Anderzijds houdt de rechtbank rekening met het feit dat het gebeuren ook diepe indruk op verdachte heeft gemaakt en hij al een zware straf ondervindt doordat hij zich publiekelijk dient te verantwoorden in de rechtszaal. De rechtbank heeft ook zelf kunnen constateren dat verdachte dit zwaar is gevallen. Ook heeft verdachte ter terechtzitting te kennen gegeven nu bedachtzamer en terughoudender te handelen bij de uitoefening van zijn politietaak.
Met betrekking tot de persoon van de verdachte heeft de rechtbank in het bijzonder gelet op:
- het op naam van de verdachte staand Uittreksel Justitiële Documentatie, gedateerd 29 oktober 2014, waaruit blijkt dat de verdachte niet eerder is veroordeeld;
- het over de verdachte uitgebrachte voorlichtingsrapport gedateerd 26 november 2014 van J.H. Kooij, als reclasseringswerker verbonden aan Reclassering Nederland, Adviesunit 2 Noord-West te Haarlem en
- het psychologisch rapport gedateerd 24 november 2014, opgesteld door gezondheidszorgpsycholoog drs. P.C. Dalebout.

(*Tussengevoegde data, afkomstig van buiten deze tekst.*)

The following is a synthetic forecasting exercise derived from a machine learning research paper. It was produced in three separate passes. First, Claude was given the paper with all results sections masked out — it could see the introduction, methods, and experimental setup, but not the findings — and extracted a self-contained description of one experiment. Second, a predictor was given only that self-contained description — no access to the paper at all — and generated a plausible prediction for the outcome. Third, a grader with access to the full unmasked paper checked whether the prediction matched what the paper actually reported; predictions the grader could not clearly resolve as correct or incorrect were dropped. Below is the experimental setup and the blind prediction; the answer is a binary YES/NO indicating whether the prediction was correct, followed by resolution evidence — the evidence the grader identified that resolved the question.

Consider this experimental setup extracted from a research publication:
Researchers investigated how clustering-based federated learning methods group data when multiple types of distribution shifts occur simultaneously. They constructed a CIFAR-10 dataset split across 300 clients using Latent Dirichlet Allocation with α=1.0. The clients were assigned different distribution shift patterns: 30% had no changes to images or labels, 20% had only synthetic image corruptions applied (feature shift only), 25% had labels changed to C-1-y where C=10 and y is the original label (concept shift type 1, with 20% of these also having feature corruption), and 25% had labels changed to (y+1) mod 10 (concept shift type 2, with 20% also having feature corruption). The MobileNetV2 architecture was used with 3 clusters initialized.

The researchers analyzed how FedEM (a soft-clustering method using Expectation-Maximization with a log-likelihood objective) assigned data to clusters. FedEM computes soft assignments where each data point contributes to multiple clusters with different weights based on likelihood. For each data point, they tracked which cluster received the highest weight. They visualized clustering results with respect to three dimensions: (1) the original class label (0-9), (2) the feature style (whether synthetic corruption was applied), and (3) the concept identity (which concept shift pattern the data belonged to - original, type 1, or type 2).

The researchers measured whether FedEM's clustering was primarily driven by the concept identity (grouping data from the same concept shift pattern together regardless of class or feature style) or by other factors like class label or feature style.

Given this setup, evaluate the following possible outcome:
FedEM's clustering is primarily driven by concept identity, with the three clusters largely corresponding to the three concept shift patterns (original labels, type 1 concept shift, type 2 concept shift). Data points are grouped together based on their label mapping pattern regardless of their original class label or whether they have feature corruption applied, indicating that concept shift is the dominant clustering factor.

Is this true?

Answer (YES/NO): NO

De verdediging heeft bepleit dat aan verdachte geen straf dient te worden opgelegd, maar dat dient te worden volstaan met een schuldigverklaring. De rechtbank is echter van oordeel dat een enkele schuldigverklaring zonder oplegging van straf onvoldoende recht zou doen aan de ernst van het feit. De rechtbank heeft hierbij mede gelet op het ontbreken van disciplinaire maatregelen van de zijde van de korpsleiding, hetgeen merkwaardig mag worden genoemd tegen de achtergrond, dat in een rechtsstaat ook de overheid zich aan de rechtsregels dient te houden. Dit niet ingrijpen door de korpsleiding zal vanzelfsprekend de verdachte niet worden aangerekend, en zal derhalve de hoogte van de strafoplegging niet uiteindelijk bepalen. Het maakt wel dat een strafrechtelijke reactie - die verder gaat dan een voorwaardelijke straf – uit oogpunt van generale preventie – wat mag de politie wel en niet in de toekomst - niet gemist kan worden.

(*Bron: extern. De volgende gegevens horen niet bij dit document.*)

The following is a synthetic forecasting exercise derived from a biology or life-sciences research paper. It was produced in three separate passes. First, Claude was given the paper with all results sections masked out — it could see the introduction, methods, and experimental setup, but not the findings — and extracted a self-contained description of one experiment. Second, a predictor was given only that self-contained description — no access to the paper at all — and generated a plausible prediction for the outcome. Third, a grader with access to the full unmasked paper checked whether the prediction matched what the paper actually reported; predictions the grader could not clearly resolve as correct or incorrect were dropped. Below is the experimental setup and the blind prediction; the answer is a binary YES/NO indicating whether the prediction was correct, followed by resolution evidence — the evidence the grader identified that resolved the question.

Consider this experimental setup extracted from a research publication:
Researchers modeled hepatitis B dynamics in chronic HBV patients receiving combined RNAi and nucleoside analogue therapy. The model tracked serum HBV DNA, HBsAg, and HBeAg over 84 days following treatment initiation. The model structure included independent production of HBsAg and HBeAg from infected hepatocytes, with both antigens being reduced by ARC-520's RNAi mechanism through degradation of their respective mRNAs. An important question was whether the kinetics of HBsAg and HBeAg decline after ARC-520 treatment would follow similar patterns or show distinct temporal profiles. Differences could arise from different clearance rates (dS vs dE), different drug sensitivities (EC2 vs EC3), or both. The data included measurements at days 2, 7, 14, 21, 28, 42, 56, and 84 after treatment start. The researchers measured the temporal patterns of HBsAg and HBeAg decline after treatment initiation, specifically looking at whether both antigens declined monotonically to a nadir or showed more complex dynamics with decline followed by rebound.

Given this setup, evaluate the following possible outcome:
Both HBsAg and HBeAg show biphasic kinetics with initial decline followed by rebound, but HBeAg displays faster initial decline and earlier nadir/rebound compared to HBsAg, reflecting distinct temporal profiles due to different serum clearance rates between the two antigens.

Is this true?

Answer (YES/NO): YES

De rechtbank heeft acht geslagen op het bepaalde in artikel 22b van het Wetboek van Strafrecht. Nu in dit geval geen sprake is geweest van een ernstige inbreuk op de lichamelijke integriteit van aangevers – immers het lichamelijke letsel is beperkt gebleven – zal de rechtbank volstaan met de na te noemen sanctie.
Alles afwegende is de rechtbank van oordeel dat een taakstraf bestaande uit het verrichten van onbetaalde arbeid van het na te noemen aantal uren in de onderhavige zaak de meest passende straf is.
De rechtbank zal bepalen dat een gedeelte van de op te leggen taakstraf vooralsnog niet ten uitvoer zal worden gelegd en zal daaraan een proeftijd verbinden van twee jaren, opdat verdachte ervan wordt weerhouden zich voor het einde van die proeftijd schuldig te maken aan een strafbaar feit.